Dr Michael Wardlow was speaking after the Christian owners of the Belfast bakery yesterday won an appeal at the UK's highest court over a finding that they discriminated against Gareth Lee by refusing to make a cake decorated with the words "Support Gay Marriage".
The five judges on the Supreme Court in London were unanimous in their judgment in what has become widely known as the 'gay cake case'.
The ruling follows the latest round of legal action brought against family-run Ashers Bakery by Mr Lee, who won his case initially in the county court and then at the Northern Ireland Court of Appeal.
Around £500,000 has been spent to date on the landmark case - £250,000 by the Christian Institute to fund the McArthurs' appeal and a further £250,000 spent by the Equality Commission to advocate for Mr Lee.
Dr Wardlow rejected calls from a number of politicians to quit.
"People are genuinely entitled to make whatever calls they want but I am not considering resigning at the minute," he said.
Defending the commission's role in spending considerable sums of public money pursuing the case, he said: "This was over four-and-a-half years and represents less than 20% of our overall budget.
"In terms of how we spend public money, we are very prudent and in this case we believe that it was important to support Gareth."
Dr Wardlow confirmed that Mr Lee is now weighing up his options regarding taking the case further with a possible appeal to the European Court of Human Rights.
"At this stage Gareth hasn't made his mind up yet about what he is going to do next.
"It is up to him to decide the next course of action and he has a number of options available to him which he will now consider with his barrister," he said.
The controversy first flared when Mr Lee, a member of the LGBT advocacy group QueerSpace, walked into Ashers on Royal Avenue in May 2014.
He ordered the £36.50 cake featuring Sesame Street puppets Bert and Ernie for a private function marking International Day Against Homophobia.
His order was accepted and paid for in full, but two days later the company called to say it could not proceed due to the message requested.
The DUP's Ian Paisley has written to Secretary of State Karen Bradley asking her to review how the publicly funded body spends its money after it confirmed the bill for pursuing the Ashers case over more than four years.
The North Antrim MP said: "The Equality Commission have got to seriously examine why they allocated so much time and public resources to this case when it was so unceremoniously dumped by the Supreme Court."
UUP MLA for South Antrim Steve Aiken also said "serious questions" needed to be asked about the use of public money by the commission.
TUV leader Jim Allister and the DUP's Jim Wells have both called on Dr Wardlow to consider his position, accusing him of "wasting taxpayers' money pursuing Ashers".

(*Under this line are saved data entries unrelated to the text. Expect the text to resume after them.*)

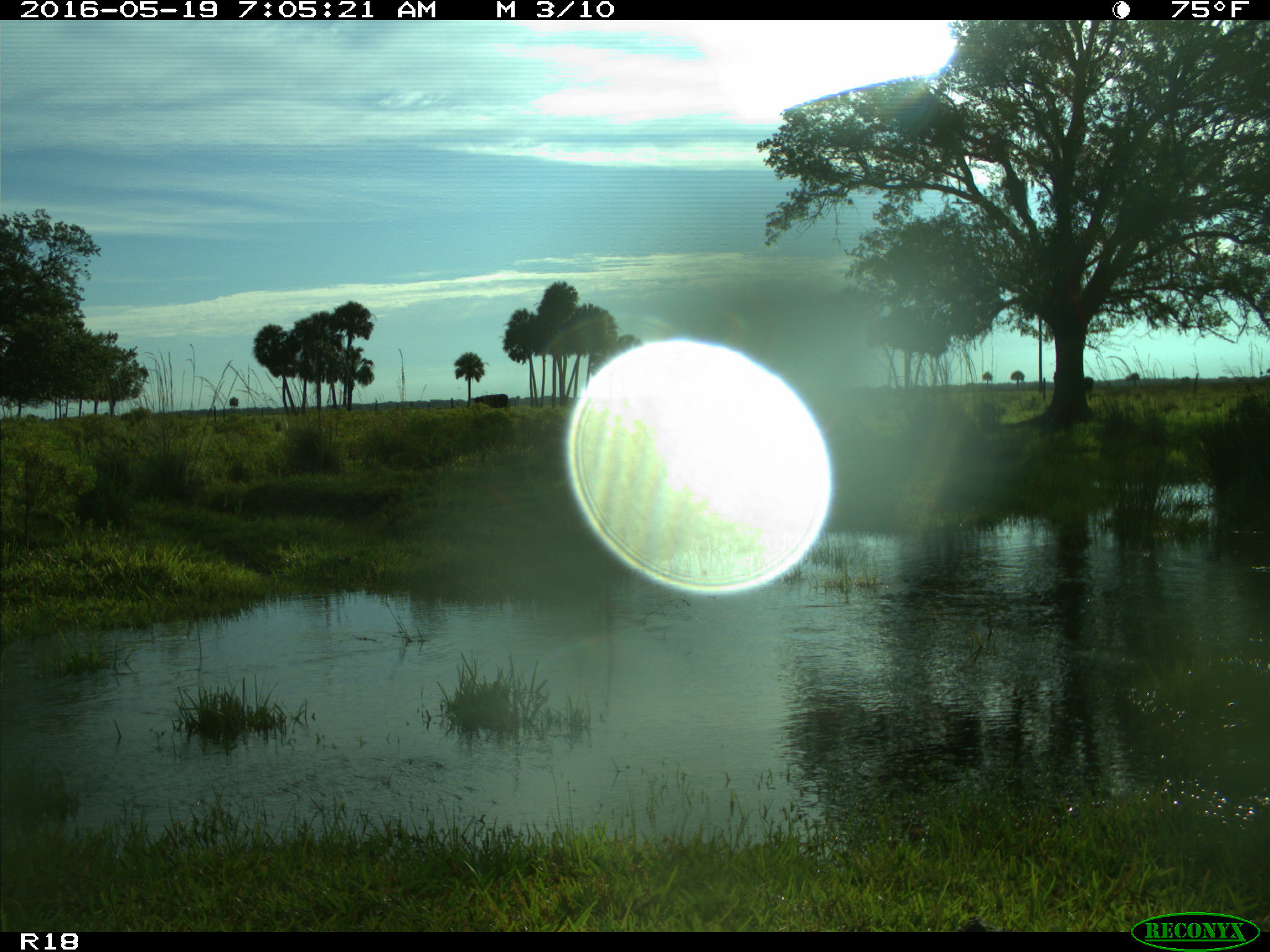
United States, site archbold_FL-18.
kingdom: Animalia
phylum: Chordata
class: Mammalia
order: Artiodactyla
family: Bovidae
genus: Bos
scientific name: Bos taurus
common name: domestic cow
Bos taurus (domestic cow).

Announcing the Supreme Court's decision yesterday, its president Lady Hale said: "This conclusion is not in any way to diminish the need to protect gay people and people who support gay marriage from discrimination.
"It is deeply humiliating, and an affront to human dignity, to deny someone a service because of that person's race, gender, disability, sexual orientation, religion or belief.

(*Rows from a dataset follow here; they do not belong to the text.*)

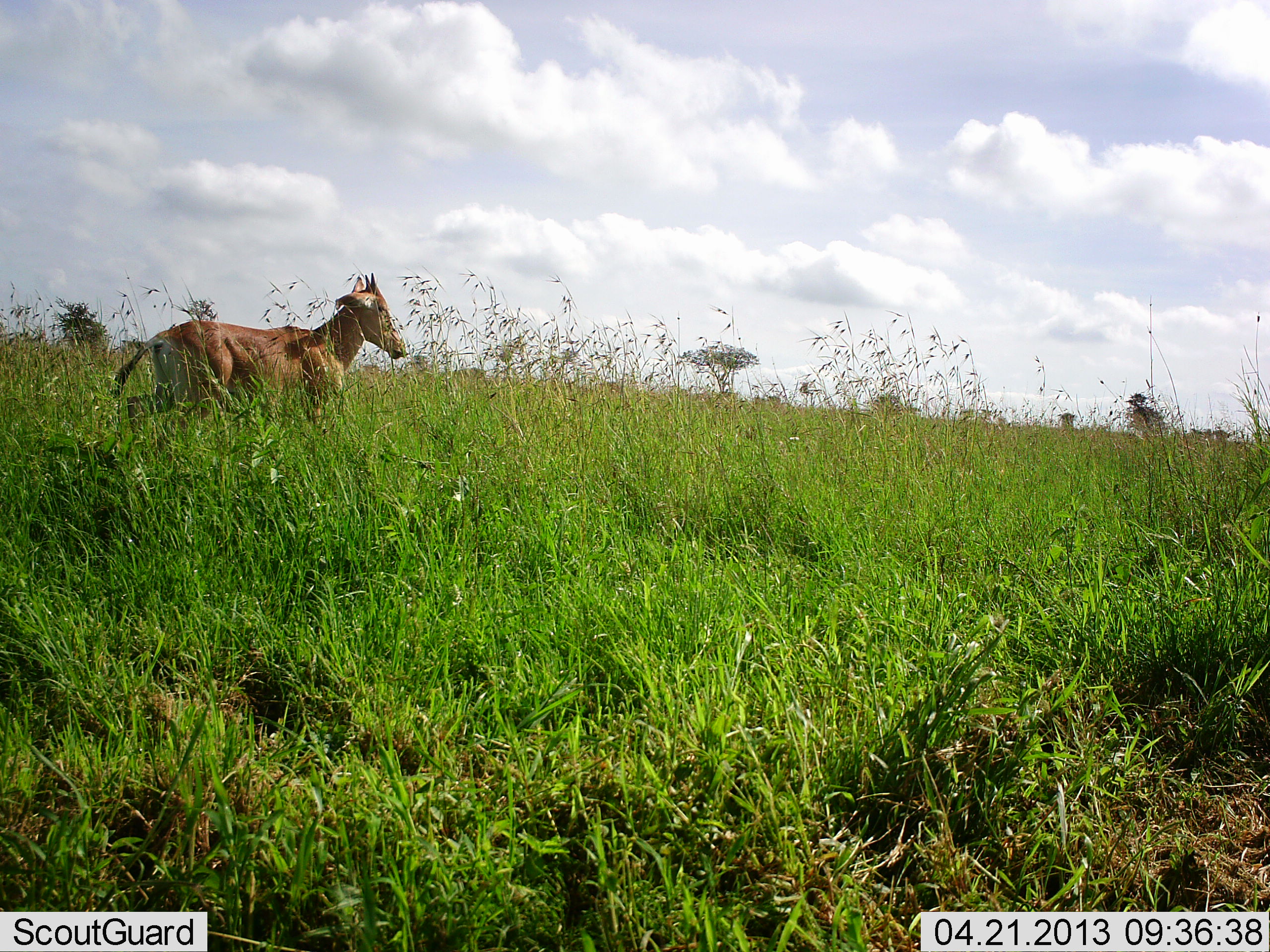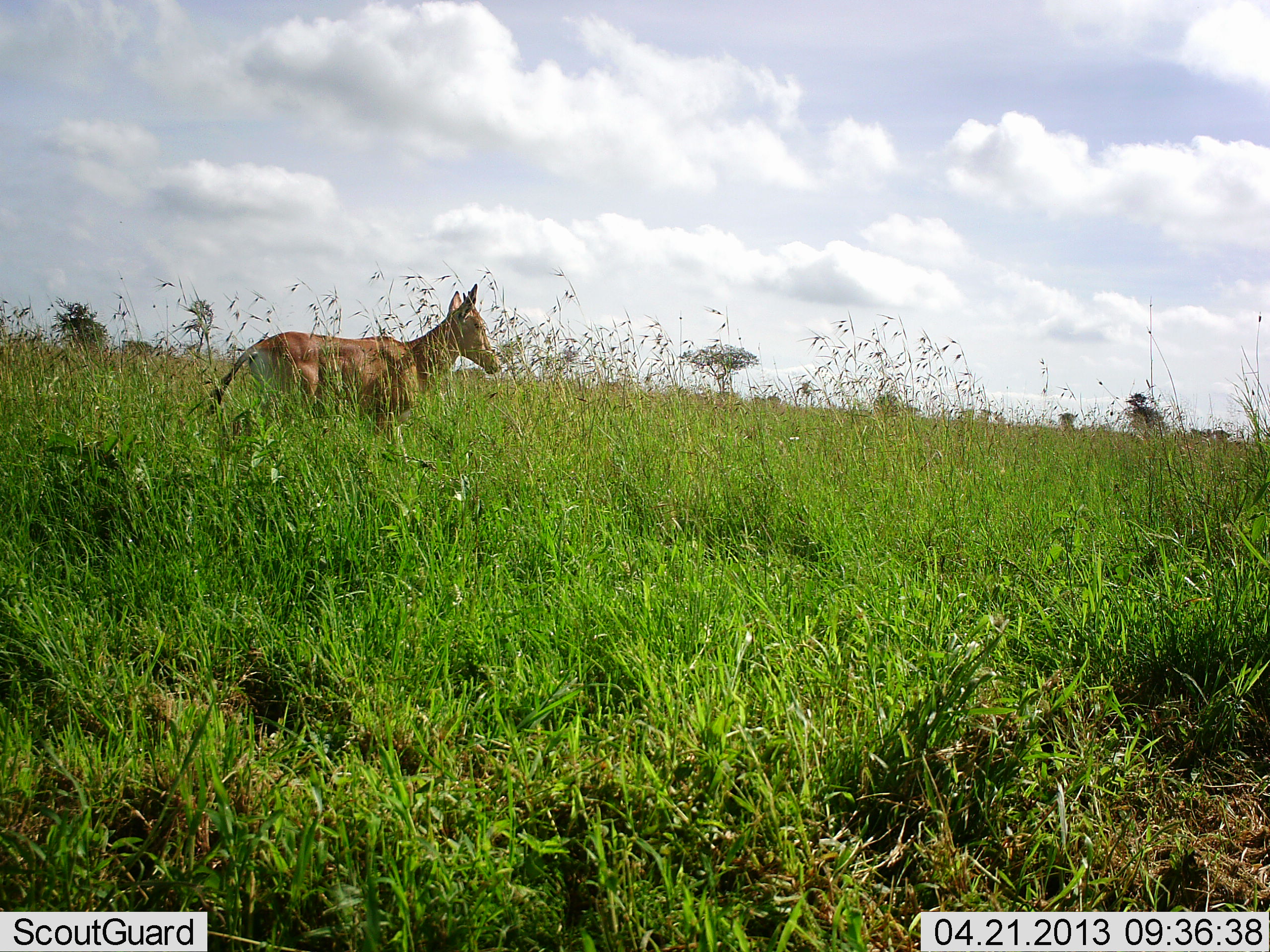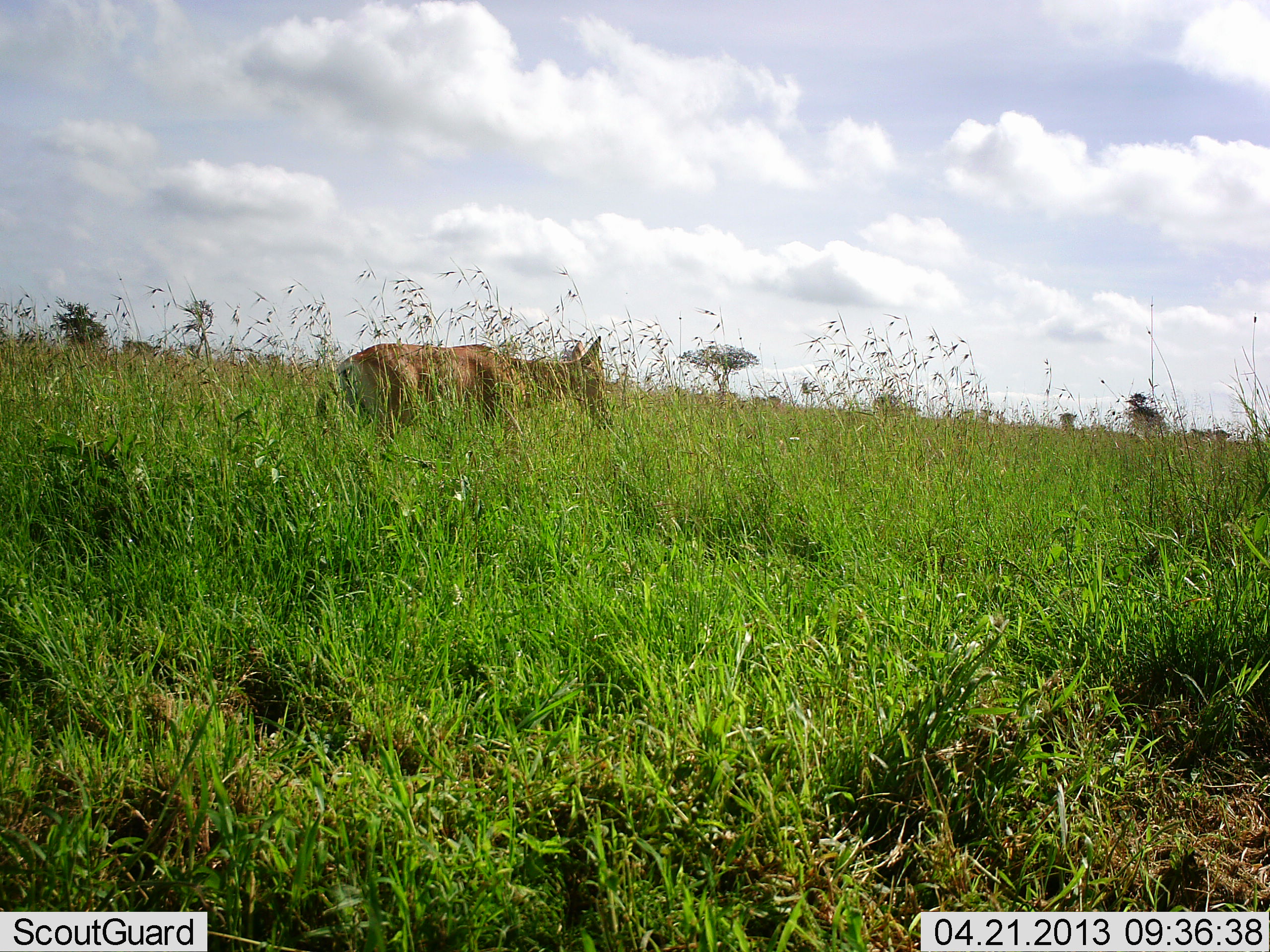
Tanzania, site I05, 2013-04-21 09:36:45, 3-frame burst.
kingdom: Animalia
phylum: Chordata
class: Mammalia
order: Artiodactyla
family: Bovidae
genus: Alcelaphus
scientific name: Alcelaphus buselaphus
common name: hartebeest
Hartebeest (Alcelaphus buselaphus), count 1. Behavior (volunteer vote fractions): standing 0%, resting 0%, moving 100%, interacting 0%. Young present (vote fraction): 30%. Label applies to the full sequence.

"But that is not what happened in this case."
The court also said Mr Lee had no claim against Ashers on the grounds of religious belief or political opinion.
Ashers Bakery owners Daniel and Amy McArthur said that they were "delighted and relieved" by the ruling, which they said "protects freedom of speech and freedom of conscience for everyone".
They also said that Mr Lee would "always be welcome in any of our shops".
However, Mr Lee expressed his concern at the decision, saying: "I'm concerned not just for the implications for myself and other gay people, but for every single one of us."
The Rainbow Project gay advocacy group said the case had done damage to Northern Ireland's gay community.